- _Excerpted text_
BEGIN

So back to the Mid-year review.  Because of the progress we have made over the last six months I predict some very interesting discussions and decisions that will need to be made as we begin to look forward to this fall when we begin our second cycle of strategy deployment.  First, our senior leadership team will need to wrestle with how we will begin to define and transform the organization around value streams.  For many years we have talked about the need to break down our organizations silos and for the first time I believe we are ready to take bold steps in that direction.  Second, our senior leadership is starting to move toward viewing operational excellence as the overall strategy of the organization.  This should have huge implications for our current strategies as well as the next round of strategies for 2009.  Lastly, our senior leadership team needs to figure out how to adjust the management system away from its current over-emphasis on our budgeting system for control.  Currently, our budgeting system drives waste and the wrong incentives and until it is changed we will be keep looking in the rear view mirror as opposed to whats coming towards us in the future.   

by Lee Fried, on 14 Jun 2008 04:09 pm
The Journey | Tags: , ,

Power of Changing the Work Environment

This week I had the chance to conduct a process walk in one of our large, transactional, administrative work areas.  A year ago I spent some time in the area, before they had begun to redesign their processes applying Lean.  Back then it was a really tough environment to work in.  Basically, it was row after row of high walled cubicles, hardly any light an almost invisible work flow.  As you would expect the associates working in this area worked fairly independently and most were very specialized to maximize individual productivity.  It was not a very easy place to work. 

Returning this week I was blown away by how different not only the work environment had become, but also how much more engaged the associates seemed.  While many process changes had been made the largest difference was in the work environment itself.  All of the tall cubicles had been taken down and teams were organized in eight to ten person workcells.  Each workcell had an open area in the middle and various visual systems tracking on the teams work flow.  Sitting in one corner I could watch the teams work as teams as opposed to sets of individuals.  Associates with problems would raise their hands and supervisors would go to them to help with problems.  Small groups were working together on solving problems.  All of this was completely impossible in the old work environment.

After the walk I spent some time reflecting with my boss who was on the walk with me.  Both of us had read many times in different Lean sources about how important it was to change the work environment during a Lean transformation.  We both had also seen before the positive impact a small change in a work environment can have for a team, but neither of us had seen this dramatic of a difference.  It was incredible to see just how much improvement can take place by removing the physical barriers that prevent people to work together toward common goals and problem solving.  I walked away thinking about just how much more their is to learn about Lean and the improvement that is possible.

END

- _Given information_
BEGIN

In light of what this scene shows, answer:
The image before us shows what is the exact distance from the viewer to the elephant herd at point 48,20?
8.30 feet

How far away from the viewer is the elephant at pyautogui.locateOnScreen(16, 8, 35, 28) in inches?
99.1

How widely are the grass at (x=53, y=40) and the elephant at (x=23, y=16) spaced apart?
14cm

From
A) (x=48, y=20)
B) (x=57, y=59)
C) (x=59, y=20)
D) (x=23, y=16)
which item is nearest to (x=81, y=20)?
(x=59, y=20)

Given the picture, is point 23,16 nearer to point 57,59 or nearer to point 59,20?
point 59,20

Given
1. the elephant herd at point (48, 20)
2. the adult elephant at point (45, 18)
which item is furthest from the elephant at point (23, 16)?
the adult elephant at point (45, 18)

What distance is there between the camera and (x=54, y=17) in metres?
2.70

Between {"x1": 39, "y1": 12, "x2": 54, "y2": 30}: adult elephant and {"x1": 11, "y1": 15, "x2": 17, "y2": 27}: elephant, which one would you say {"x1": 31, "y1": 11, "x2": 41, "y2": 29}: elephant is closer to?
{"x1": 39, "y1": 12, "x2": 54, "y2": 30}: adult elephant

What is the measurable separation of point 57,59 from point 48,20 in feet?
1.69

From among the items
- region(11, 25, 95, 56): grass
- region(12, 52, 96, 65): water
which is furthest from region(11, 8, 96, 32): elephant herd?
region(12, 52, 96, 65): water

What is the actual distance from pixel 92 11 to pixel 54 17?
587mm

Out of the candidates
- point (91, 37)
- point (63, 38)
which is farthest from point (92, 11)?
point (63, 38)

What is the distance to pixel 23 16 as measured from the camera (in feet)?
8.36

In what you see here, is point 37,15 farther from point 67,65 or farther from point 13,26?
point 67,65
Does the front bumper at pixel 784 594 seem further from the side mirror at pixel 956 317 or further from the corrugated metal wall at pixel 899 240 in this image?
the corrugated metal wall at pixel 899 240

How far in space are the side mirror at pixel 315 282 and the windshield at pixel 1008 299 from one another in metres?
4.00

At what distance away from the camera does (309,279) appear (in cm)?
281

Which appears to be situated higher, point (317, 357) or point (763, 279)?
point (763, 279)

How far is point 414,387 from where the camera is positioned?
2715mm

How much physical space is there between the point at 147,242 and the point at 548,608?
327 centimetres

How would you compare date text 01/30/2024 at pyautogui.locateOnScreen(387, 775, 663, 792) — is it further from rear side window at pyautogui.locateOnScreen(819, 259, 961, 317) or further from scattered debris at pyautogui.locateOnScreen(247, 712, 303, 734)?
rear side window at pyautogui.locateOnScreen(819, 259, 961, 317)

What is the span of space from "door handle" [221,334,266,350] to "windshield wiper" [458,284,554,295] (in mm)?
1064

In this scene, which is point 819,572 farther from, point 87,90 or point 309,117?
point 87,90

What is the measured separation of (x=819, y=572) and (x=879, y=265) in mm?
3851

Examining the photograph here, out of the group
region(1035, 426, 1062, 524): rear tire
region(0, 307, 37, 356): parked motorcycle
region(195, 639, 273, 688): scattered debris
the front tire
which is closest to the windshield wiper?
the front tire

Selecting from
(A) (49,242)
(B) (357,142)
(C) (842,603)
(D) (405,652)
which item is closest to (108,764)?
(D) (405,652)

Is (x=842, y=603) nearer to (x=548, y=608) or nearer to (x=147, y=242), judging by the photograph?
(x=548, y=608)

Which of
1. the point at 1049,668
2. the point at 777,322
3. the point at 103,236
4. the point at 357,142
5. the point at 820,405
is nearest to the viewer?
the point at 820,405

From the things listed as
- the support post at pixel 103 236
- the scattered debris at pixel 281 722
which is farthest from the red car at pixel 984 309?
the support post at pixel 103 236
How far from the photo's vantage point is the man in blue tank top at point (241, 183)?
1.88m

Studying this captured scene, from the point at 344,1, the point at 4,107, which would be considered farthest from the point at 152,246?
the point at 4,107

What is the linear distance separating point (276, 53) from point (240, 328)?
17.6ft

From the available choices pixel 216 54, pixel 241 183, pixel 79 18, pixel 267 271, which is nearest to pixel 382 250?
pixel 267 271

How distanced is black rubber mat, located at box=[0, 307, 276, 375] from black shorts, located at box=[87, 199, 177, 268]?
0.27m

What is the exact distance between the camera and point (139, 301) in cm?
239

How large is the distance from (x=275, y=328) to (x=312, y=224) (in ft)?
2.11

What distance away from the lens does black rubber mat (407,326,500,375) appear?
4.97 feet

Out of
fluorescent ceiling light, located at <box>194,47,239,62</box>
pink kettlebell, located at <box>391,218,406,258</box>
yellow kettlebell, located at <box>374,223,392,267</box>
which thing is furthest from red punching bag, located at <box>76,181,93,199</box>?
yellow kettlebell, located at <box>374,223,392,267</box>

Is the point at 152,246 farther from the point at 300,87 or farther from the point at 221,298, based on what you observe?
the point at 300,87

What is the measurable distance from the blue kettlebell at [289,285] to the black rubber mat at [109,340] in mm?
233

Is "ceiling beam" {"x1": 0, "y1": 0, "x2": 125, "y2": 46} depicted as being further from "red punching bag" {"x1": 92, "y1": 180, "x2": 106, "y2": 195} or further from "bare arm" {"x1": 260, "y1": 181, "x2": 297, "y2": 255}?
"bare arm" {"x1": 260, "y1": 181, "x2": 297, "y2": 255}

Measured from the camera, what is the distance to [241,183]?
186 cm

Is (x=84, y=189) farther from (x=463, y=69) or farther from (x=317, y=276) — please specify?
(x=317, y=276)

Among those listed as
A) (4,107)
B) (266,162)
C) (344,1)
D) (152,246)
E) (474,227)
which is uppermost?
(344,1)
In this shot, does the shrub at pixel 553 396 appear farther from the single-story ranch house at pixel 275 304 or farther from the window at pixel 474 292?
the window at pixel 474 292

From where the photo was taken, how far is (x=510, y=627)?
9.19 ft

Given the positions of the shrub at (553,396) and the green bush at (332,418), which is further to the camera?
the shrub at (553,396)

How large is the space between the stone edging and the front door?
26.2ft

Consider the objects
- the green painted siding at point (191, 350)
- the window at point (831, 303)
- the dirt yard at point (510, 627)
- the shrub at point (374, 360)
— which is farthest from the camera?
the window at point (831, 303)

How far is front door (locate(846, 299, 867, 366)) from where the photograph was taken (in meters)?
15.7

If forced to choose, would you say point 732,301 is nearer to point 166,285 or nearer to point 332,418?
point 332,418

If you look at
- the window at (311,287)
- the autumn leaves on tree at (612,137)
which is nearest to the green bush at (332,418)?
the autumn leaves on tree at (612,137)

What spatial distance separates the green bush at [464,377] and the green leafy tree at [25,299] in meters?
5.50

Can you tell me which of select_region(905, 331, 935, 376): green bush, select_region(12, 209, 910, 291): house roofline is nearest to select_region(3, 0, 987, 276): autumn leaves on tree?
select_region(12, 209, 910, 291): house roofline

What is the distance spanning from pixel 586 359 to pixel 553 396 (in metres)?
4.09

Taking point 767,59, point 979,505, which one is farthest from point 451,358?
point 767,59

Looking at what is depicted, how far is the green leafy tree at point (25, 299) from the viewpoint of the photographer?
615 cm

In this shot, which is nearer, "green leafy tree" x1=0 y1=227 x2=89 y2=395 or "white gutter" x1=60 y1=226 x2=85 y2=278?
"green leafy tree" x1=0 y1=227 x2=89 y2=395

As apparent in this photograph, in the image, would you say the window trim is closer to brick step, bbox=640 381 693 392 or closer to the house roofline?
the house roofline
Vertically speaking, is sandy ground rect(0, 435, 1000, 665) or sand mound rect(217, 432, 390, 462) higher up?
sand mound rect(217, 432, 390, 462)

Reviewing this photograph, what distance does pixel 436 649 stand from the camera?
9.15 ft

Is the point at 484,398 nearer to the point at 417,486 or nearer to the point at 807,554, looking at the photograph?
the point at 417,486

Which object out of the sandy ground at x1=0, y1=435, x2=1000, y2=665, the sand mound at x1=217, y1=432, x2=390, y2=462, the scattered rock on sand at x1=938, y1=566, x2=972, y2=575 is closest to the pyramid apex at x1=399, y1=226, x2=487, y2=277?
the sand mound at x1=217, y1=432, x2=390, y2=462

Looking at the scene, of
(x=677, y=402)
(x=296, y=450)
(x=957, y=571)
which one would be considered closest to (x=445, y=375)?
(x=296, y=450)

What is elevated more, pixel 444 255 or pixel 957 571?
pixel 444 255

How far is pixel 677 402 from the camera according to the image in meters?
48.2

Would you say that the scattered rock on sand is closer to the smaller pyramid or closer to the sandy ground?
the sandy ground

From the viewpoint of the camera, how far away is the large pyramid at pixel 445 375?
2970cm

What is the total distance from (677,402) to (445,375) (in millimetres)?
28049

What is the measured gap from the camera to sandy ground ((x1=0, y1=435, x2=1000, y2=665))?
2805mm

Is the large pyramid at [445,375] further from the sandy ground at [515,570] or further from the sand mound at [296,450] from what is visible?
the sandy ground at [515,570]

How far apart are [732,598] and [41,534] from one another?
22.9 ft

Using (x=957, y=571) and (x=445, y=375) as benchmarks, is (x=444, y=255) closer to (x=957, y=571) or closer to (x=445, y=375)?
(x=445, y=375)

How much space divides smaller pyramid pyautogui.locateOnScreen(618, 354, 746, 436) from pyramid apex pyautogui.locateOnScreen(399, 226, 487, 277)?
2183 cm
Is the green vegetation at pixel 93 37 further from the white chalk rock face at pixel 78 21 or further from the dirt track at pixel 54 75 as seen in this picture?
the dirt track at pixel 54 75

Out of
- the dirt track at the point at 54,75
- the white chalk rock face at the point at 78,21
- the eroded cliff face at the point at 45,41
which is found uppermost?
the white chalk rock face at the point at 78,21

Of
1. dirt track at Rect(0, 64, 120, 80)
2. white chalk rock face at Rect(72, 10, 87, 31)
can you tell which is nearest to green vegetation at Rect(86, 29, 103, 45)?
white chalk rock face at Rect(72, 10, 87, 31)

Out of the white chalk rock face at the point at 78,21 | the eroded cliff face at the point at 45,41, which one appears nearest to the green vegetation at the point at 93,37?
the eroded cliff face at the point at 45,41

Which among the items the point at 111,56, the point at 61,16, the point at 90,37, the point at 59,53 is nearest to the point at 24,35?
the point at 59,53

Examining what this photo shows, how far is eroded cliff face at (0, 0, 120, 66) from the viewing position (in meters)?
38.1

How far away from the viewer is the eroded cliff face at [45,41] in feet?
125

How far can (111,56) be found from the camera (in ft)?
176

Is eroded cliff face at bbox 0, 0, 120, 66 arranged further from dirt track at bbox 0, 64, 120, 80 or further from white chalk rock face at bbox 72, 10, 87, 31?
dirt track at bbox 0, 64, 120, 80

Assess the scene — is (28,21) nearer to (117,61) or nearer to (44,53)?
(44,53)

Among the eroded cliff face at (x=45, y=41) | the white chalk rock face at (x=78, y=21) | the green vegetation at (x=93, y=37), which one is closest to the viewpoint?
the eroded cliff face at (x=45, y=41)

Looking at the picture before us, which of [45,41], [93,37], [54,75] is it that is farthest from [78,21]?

END

- _Your tasks_
(a) Translate this sentence from the blog text on Lean and the work environment into Spanish: "All of the tall cubicles had been taken down and teams were organized in eight to ten person workcells."
(b) Write what comes next in the blog text on Lean and the work environment, starting after its last sentence.

- _Responses by task_
(a) Todos los cubículos altos habían sido retirados y los equipos se habían organizado en celdas de trabajo de ocho a diez personas.

(b)
by Lee Fried, on 08 Jun 2008 04:07 pm
The Journey

Leadership and then Tools

This last Friday we had the great opportunity to host Orry Fiume for a full day workshop focused on “Management Accounting for a Lean Business.”  For those of you that don’t know Orry, he is the former CFO of the Wiremold company, and one of the best known authorities on Lean Accounting.  Orry was part of a team that transformed the Wiremold company during the 1990s, which has been written about extensively in several books including Lean Thinking and Better Thinking, Better Results.  We asked Orry to come out and visit us after his new book Real Numbers was discovered and widely distributed within our organization and is being used especially by our Finance and Measurement teams to challenge how they think about their work. 

During the session we learned a lot about how to transform the purpose as well as processes of the Finance and Accounting functions to support an organization’s Lean strategy.  Orry did a great job of translating stories from the manufacturing industry into healthcare examples.  Overall, the timing could not have been better.  The CFO and the Finance teams are engaged and looking to take a leadership position in the transformational efforts and the tools and the thinking they learned should be put to good use.

While it was valuable to learn about the tools and methods of Lean accounting I found even greater value in the messages about leadership that Orry brought to the workshop. The primary message that Orry reinforced throughout the day was that in order to transform a company you must first transform the people working in the company, one person at a time.  This is not a challenge that can be overcome with a new method or tool.  It is a challenge that can only be overcome by leadership.   At the end of the day I wrote out in my notebook the key leadership messages that I took away from the day and are shared below: 

  • Leadership from all functions and most importantly at the highest levels must “plunge” into the Lean strategy and learn by doing.   
  • Lean improvement cannot be delegated, it takes active leadership, starting with the top.
  • Leaders must create tangible change.  They need to actively participate in kaizen that physically changes the work environment, the value streams and the work of associates. 
  • Associates will watch your feet more then your mouth, leadership behavior is worth more then a million words.
  • There will be lots of leaps of faith that each leader will need to overcome and staff will be watching them closely to understand how committed they really are. 
  • There will always be some that will actively seek to block the Lean strategy and they need to be asked to find work somewhere else.  It is business and not a democracy.  People should be given many opportunities to learn and change, but at some point supporting the strategy in not optional.
  • Leaders must understand the difference between mistakes and failure.  A mistake is something someone knows how to do and does incorrectly.  A failure is when someone tries something new and is unsuccessful.  There should be no excuse for mistakes and lots of forgiveness for failure.

In conclusion, Lean Accounting provides us with a set of tools and methods that when applied will support an organizations Lean Strategy.  Yet, like all tools they are only effective when they are guided by the right leadership. 

 

by Lee Fried, on 03 Jun 2008 10:14 pm
The Journey | Tags:

What is our Value Stream?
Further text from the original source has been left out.